Dan adanya makna-makna fi’il dalam setiap huruf-huruf ini. Karena taukid,
tasybih, istidrok, tamanniy, dan tarojiy merupakan bagian dari makna-makna
fi’il .
B. RUMUSAN MASALAH
Bagaimana pengamalan kana dan saudaranya?
Bagaimana pengamaln inna an saudaranya?
C. TUJUAN PEMBAHASAN
Untuk mengetahui pengamalan nya kana dan saudaranya serta
pangamalan inna dan saudaranya
BAB II
PEMBAHASAN
A.
Kana dan saudaranya
Menurut kesepakatan
ahli nahwu kaana dan saudara saudaranya mrupakan fiil, kcuali lafad
laisa . kbanyakan ahli nahwu berpendapat bahwa laisa adalah fiil.
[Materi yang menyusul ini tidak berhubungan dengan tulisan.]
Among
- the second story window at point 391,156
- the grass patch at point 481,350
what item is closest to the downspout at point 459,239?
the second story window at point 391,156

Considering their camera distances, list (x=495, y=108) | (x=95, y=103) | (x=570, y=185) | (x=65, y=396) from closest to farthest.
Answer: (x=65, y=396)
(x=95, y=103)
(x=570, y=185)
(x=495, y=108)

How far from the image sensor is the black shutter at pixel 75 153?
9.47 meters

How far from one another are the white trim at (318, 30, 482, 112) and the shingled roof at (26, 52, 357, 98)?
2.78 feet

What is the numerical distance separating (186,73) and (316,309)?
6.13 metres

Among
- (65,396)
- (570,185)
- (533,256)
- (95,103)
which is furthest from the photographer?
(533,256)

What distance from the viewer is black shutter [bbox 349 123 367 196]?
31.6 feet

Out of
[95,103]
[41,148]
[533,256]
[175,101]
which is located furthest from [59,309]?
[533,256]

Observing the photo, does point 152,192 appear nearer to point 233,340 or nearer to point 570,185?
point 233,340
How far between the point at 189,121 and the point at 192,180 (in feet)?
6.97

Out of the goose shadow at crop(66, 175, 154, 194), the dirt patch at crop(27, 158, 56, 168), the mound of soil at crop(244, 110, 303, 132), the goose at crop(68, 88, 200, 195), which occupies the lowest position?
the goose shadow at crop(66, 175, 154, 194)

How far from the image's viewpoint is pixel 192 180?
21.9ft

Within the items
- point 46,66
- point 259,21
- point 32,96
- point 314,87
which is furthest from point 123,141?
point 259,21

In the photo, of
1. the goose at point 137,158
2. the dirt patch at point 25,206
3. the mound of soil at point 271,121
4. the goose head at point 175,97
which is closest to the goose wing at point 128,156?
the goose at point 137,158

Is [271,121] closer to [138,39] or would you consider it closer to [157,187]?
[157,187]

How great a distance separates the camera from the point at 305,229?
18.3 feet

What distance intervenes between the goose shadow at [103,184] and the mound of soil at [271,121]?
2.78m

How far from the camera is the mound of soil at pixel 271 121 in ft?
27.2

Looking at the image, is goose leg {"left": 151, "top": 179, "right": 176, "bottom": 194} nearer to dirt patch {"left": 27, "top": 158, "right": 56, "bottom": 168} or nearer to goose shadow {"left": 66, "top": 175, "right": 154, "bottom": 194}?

Akan tetapi menurut
sebagian lagi adalah huruf.[1]
Kana dan saudara saudaranya itu bila
masuk pada tarkib mubtada dan khobar bisa beramal tarfa’ul isma watanshibul
khobar (merofa’kan isimnya dan menashobkan khobarnya), brarti kana adalah
merusak hukum hukum yang ada pada mubtada dan khobar maka di namakan: اَلْعَوَامِلُ النَّوَاسِخِ الصُغْرَي[2] , oleh karena
merusak seakan akan adalah hanya pada khobar yaitu asalnya rofa menjadi nashob
. walaupun pada mubtada juga merusak karna ismu kana itu sebetulnya adalah rofa
baru tidak rofa ketika menjadi mubtada, namun karena sama sama rofa maka
dinamakan amil yang merubah hukumnya tarkib mubtada khobar yang kecil, seperti
contoh: كَانَ سَيِّدًا
عُمَرٌ
. Dalam contoh ini mengandung pengertian bahwa khobarnya kana waakhowatuha itu
boleh didahuluan.
Adapun sudara
saudaranya kana memiliki arti sbagai berikut:
- Zhalla bermakna menggambarkan bahwa hal yang di beritakan itu terjadi pada siang hari.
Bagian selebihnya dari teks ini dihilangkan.